Le PDG d'EA admet sa responsabilité pour le fiasco Dungeon Keeper

EA : It's good to be bad
Le PDG d'EA admet sa responsabilité pour le fiasco Dungeon Keeper

Parmi les gros loupés de ces derniers mois chez Electronic Arts, la version mobile de Dungeon Keeper est certainement l'un des plus emblématiques. De son côté, Andrew Wilson, le PDG d'EA, poursuit son opération séduction auprès des joueurs en expliquant que son entreprise a manqué de jugement concernant ce jeu.

Dungeon Keeper

La douloureuse naissance de Dungeon Keeper sur mobiles

Lors de son lancement, la version pour mobiles de Dungeon Keeper a fait couler énormément d'encre. Il faut dire que le jeu présente tous les défauts possibles et imaginables. Son gameplay n'est pas très intéressant, la plupart des séances de jeu se résumant à attendre qu'un sbire creuse les cases dont vous avez besoin, ce qui peut demander 4 à 24 h par case. En sachant que pour créer une nouvelle salle il faut en libérer entre 9 ou 16, la patience est de mise, à moins que vous ne soyez adepte des micro-transactions.

 

Peter Molyneux, le créateur du jeu original sorti en 1997 sur PC, a lui aussi fustigé la nouvelle mouture peu après son lancement : « Je me suis vu tourner en rond en me disant "Quoi ? C'est ridicule ! Je veux juste faire un donjon. Je ne veux pas avoir à planifier ça avec un réveil pendant 6 jours pour revenir et casser un nouveau caillou" »

 

Trois mois après le lancement de Dungeon Keeper, Electronic Arts a décidé de fermer le studio chargé de son développement : EA Mythic. Celui-ci était à l'origine du célèbre Dark Age of Camelot et du bâclé Warhammer Online. Après la fermeture des serveurs de ce dernier, le studio s'est rencentré sur les jeux pour mobiles, la suite n'étant faite que d'échecs et de licenciements.
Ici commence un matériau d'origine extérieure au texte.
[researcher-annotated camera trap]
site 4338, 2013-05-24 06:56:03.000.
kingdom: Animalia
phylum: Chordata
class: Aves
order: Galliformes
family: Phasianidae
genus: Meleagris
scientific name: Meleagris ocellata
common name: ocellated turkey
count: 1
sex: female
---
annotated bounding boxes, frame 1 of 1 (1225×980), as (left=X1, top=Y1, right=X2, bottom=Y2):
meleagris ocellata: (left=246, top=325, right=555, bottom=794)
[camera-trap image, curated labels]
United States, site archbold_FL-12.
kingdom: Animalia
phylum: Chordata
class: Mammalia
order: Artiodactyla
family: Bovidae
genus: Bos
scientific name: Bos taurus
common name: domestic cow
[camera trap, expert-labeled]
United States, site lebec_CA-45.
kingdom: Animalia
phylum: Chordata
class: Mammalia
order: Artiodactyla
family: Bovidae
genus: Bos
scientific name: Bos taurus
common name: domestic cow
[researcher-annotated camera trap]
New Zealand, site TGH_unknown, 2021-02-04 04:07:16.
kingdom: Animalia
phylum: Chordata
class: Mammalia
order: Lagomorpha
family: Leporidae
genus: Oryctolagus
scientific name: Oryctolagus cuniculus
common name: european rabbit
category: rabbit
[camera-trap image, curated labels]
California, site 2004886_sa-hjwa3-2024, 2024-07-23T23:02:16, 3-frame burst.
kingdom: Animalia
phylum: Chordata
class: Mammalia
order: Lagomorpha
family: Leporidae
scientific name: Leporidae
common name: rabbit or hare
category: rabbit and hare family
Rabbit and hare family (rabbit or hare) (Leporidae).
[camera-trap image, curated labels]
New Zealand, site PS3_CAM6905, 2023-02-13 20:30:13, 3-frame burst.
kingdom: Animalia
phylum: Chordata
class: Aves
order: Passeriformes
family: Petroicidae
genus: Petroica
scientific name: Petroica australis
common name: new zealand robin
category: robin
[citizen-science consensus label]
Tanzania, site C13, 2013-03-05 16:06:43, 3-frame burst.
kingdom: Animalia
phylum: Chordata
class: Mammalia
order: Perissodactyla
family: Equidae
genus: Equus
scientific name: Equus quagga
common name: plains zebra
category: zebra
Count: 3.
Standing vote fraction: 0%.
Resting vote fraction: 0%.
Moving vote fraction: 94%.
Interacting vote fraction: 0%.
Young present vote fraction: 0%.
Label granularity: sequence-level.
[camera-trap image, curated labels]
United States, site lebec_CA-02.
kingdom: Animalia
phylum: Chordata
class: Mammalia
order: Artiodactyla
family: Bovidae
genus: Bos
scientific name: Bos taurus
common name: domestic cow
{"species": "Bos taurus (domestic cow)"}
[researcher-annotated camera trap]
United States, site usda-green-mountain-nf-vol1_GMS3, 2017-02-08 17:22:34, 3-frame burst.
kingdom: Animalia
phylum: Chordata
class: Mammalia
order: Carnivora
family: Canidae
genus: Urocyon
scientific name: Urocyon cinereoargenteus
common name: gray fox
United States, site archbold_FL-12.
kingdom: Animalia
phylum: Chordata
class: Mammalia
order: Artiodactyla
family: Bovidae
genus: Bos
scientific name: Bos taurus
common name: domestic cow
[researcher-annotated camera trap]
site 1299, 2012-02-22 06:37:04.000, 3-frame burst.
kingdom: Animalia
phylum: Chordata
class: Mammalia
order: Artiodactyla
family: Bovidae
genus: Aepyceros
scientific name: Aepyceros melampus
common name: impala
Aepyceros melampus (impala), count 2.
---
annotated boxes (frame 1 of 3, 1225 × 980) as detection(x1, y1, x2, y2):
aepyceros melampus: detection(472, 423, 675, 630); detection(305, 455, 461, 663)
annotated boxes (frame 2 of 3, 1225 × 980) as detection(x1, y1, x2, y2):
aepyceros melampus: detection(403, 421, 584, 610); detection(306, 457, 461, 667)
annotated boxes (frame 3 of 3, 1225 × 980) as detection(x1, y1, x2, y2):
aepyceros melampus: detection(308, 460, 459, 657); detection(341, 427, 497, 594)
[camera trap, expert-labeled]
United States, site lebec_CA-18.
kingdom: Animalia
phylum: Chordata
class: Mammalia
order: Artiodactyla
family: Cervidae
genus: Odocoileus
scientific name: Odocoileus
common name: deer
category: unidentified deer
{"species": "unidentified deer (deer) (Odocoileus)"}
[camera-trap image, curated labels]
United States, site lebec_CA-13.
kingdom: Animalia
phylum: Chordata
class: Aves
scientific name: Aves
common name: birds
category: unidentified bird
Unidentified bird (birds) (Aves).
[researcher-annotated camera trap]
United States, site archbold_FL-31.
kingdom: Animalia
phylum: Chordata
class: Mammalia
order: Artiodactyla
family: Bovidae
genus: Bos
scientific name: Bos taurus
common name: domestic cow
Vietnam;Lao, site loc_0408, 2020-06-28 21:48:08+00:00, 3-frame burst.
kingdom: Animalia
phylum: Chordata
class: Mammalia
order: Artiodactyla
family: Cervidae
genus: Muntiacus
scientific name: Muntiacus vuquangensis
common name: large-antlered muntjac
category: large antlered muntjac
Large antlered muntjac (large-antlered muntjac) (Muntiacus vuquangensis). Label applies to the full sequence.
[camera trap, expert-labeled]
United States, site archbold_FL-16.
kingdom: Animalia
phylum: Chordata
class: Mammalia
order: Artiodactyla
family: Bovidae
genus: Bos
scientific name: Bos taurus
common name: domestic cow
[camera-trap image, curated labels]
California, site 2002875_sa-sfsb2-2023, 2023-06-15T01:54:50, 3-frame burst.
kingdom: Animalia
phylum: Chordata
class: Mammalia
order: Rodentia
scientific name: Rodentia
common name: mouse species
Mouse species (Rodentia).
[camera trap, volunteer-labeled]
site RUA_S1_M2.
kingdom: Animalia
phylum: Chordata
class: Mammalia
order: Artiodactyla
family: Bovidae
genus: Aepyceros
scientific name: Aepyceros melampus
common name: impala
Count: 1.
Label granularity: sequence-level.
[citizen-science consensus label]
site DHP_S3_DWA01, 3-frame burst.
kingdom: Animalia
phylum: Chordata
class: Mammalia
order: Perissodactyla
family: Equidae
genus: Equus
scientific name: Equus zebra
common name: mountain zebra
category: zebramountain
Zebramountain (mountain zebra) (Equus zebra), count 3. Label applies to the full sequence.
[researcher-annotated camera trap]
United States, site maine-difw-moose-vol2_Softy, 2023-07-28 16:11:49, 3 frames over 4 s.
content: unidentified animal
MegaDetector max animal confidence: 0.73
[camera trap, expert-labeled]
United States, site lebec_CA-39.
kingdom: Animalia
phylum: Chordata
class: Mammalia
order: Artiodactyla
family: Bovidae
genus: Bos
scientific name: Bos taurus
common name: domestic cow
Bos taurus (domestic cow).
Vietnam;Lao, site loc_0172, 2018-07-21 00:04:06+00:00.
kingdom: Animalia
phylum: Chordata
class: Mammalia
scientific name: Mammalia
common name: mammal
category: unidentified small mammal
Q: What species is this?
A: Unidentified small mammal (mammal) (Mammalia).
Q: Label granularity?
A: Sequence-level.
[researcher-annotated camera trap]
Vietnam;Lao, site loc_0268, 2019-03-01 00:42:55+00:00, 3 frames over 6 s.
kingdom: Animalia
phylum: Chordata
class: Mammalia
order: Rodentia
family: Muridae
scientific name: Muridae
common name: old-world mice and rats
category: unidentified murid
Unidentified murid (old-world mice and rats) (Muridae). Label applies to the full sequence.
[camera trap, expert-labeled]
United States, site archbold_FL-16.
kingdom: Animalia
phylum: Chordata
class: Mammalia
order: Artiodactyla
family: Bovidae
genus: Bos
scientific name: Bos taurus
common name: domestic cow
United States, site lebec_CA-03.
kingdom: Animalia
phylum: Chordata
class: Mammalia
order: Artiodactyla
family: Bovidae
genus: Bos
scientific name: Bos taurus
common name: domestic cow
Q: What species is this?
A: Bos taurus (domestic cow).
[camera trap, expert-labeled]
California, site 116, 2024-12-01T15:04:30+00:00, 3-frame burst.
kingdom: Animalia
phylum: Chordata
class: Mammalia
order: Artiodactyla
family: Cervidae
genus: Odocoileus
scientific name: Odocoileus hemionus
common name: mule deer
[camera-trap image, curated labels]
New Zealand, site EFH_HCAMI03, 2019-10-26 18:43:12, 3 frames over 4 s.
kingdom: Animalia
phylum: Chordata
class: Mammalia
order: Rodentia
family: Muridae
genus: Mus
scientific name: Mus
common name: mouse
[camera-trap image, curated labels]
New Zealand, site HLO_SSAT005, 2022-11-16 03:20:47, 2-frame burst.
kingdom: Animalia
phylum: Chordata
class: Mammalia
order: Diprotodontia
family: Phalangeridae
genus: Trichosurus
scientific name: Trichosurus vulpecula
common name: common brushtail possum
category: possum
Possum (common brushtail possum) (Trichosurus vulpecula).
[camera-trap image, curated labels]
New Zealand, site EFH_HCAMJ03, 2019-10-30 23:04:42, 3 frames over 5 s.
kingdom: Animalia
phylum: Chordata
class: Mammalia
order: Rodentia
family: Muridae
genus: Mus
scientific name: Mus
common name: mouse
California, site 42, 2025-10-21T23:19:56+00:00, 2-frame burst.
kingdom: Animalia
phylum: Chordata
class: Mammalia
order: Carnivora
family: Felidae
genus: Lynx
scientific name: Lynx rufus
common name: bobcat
Andrew Wilson reconnait ses torts

En ce moment, Andrew Wilson, le PDG d'Electronic Arts, est très en forme quand il s'agit de présenter des excuses et d'expliquer aux joueurs à quel point il se soucie d'eux. Après avoir assuré au monde entier qu'il souhaitait qu'EA place les joueurs au centre de sa stratégie, le dirigeant s'est exprimé au sujet du fiasco que fut Dungeon Keeper.

 

« Pour les nouveaux joueurs c'était un jeu plutôt sympa. Pour les gens qui ont grandi avec Dungeon Keeper, il y avait un fossé. Nous avons mal jugé l'économie. Sur cet aspect, nous n'avons pas creusé ce point autant que nous aurions pu, et c'est une honte », explique le dirigeant à nos confrères d'Eurogamer.

 

Cela étant, l'expérience aurait permis à Electronic Arts de retenir deux leçons importantes. La première étant que lorsque l'on touche à une franchise existante, il est important de garder son essence, ce même si l'on vise un public totalement différent. La seconde consiste à se souvenir que les micro-transactions doivent avoir un intérêt pour le joueur, qu'il choisisse de dépenser 1 ou 1 000 dollars.

 

Enfin, le dirigeant a admis qu'il avait une part de responsabilité dans cet échec. « Une partie de moi se dit "Si seulement je m'étais impliqué un peu plus"... et pour être juste envers les gars, ils m'ont demandé avant de lancer le jeu si j'y avais jeté un œil. Mais j'étais trop occupé pour le faire. Je me sens mal à ce sujet ». Espérons que ce mea culpa marque la fin de la thérapie dans laquelle semble s'être lancée le dirigeant. Il y a un temps pour les excuses, mais désormais il est simplement temps de se remettre au travail.